Chapter 1.6, Problem 46E

To determine

To calculate: The solution of the equation ${\left(x+2\right)}^{\raisebox{1ex}{$2$}\!\left/ \!\raisebox{-1ex}{$3$}\right.}=9$.

The solutions of the equation ${\left(x+2\right)}^{\raisebox{1ex}{$2$}\!\left/ \!\raisebox{-1ex}{$3$}\right.}=9$ are 25 and $-29$.

Calculation:

Consider the provided equation,

${\left(x+2\right)}^{\raisebox{1ex}{$2$}\!\left/ \!\raisebox{-1ex}{$3$}\right.}=9$

Rewrite in radical form.

$\sqrt[3]{{\left(x+2\right)}^2}=9$

Cube each side and solve,

$\begin{array}{c}{\left(x+2\right)}^2={\left(9\right)}^3\\ {\left(x+2\right)}^2=729\\ x+2=\sqrt{729}\\ x+2=\pm 27\end{array}$

This becomes absolute value equation.

$x+2=\left|27\right|$

In order to solve this equation, the expression inside the absolute value bars can be positive or negative. Therefore, solve the expression two times.

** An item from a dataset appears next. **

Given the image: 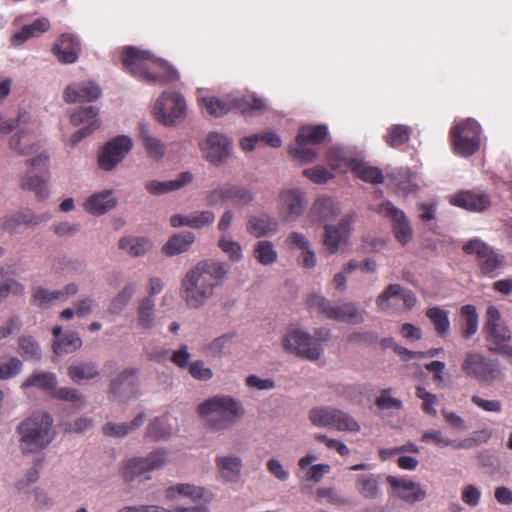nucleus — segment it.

First, solve by using the positive sign.

$\begin{array}{c}x+2=27\\ x=25\end{array}$

Now, solve by using the negative sign.

$\begin{array}{c}x+2=-27\\ x=-29\end{array}$

Check:

Put $x=25$ in the equation ${\left(x+2\right)}^{\raisebox{1ex}{$2$}\!\left/ \!\raisebox{-1ex}{$3$}\right.}=9$.

$\begin{array}{r}{\left(25+2\right)}^{\raisebox{1ex}{$2$}\!\left/ \!\raisebox{-1ex}{$3$}\right.}\stackrel{?}{=}9\\ {\left(27\right)}^{\raisebox{1ex}{$2$}\!\left/ \!\raisebox{-1ex}{$3$}\right.}\stackrel{?}{=}9\\ {\left(3\right)}^2\stackrel{?}{=}9\\ 9=9\end{array}$

Which is true.

Put $x=-29$ in the equation ${\left(x+2\right)}^{\raisebox{1ex}{$2$}\!\left/ \!\raisebox{-1ex}{$3$}\right.}=9$.

$\begin{array}{r}{\left(-29+2\right)}^{\raisebox{1ex}{$2$}\!\left/ \!\raisebox{-1ex}{$3$}\right.}\stackrel{?}{=}9\\ {\left(-27\right)}^{\raisebox{1ex}{$2$}\!\left/ \!\raisebox{-1ex}{$3$}\right.}\stackrel{?}{=}9\\ {\left(-3\right)}^2\stackrel{?}{=}9\\ 9=9\end{array}$

Which is true.

Hence, the solution of given equation is $x=25,-29$.